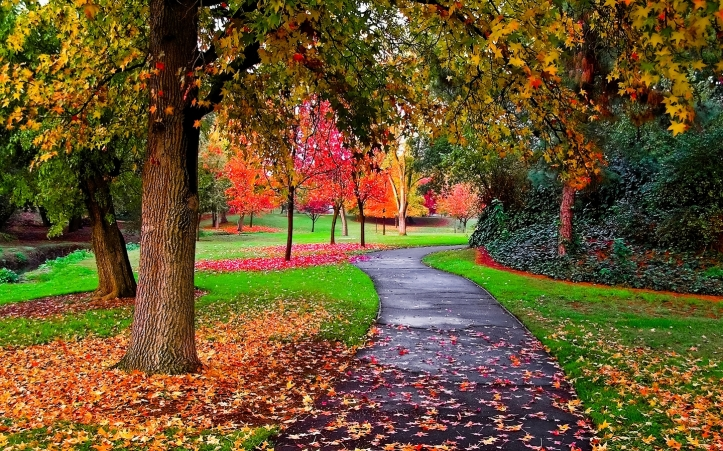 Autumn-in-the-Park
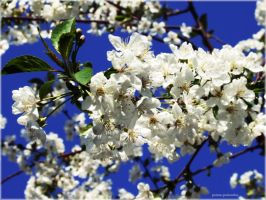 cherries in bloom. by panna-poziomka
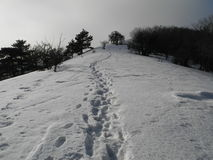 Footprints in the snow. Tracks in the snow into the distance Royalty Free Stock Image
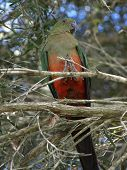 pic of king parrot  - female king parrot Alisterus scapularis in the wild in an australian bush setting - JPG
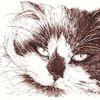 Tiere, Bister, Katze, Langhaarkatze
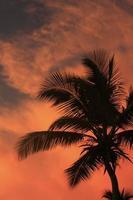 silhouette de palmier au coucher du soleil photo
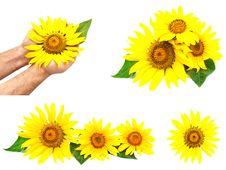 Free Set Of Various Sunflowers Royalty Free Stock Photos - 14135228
...
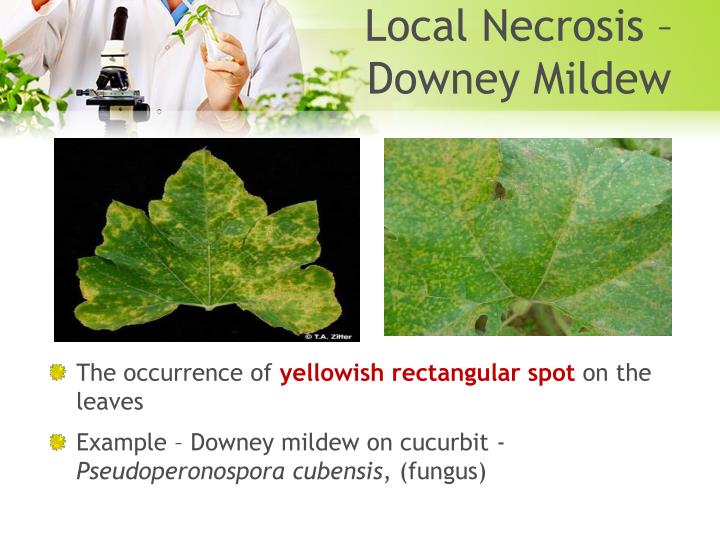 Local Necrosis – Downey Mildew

> [Work to be completed]: Reproduce exactly the lines of the data above that run from the line with "Autumn-in-the-Park" down to the line with "Free Set Of", both ends included. Pictures do not belong in the copy.

> [Worked solution]:
 Autumn-in-the-Park
 cherries in bloom. by panna-poziomka
 Footprints in the snow. Tracks in the snow into the distance Royalty Free Stock Image
 pic of king parrot  - female king parrot Alisterus scapularis in the wild in an australian bush setting - JPG
 Tiere, Bister, Katze, Langhaarkatze
 silhouette de palmier au coucher du soleil photo
 Free Set Of Various Sunflowers Royalty Free Stock Photos - 14135228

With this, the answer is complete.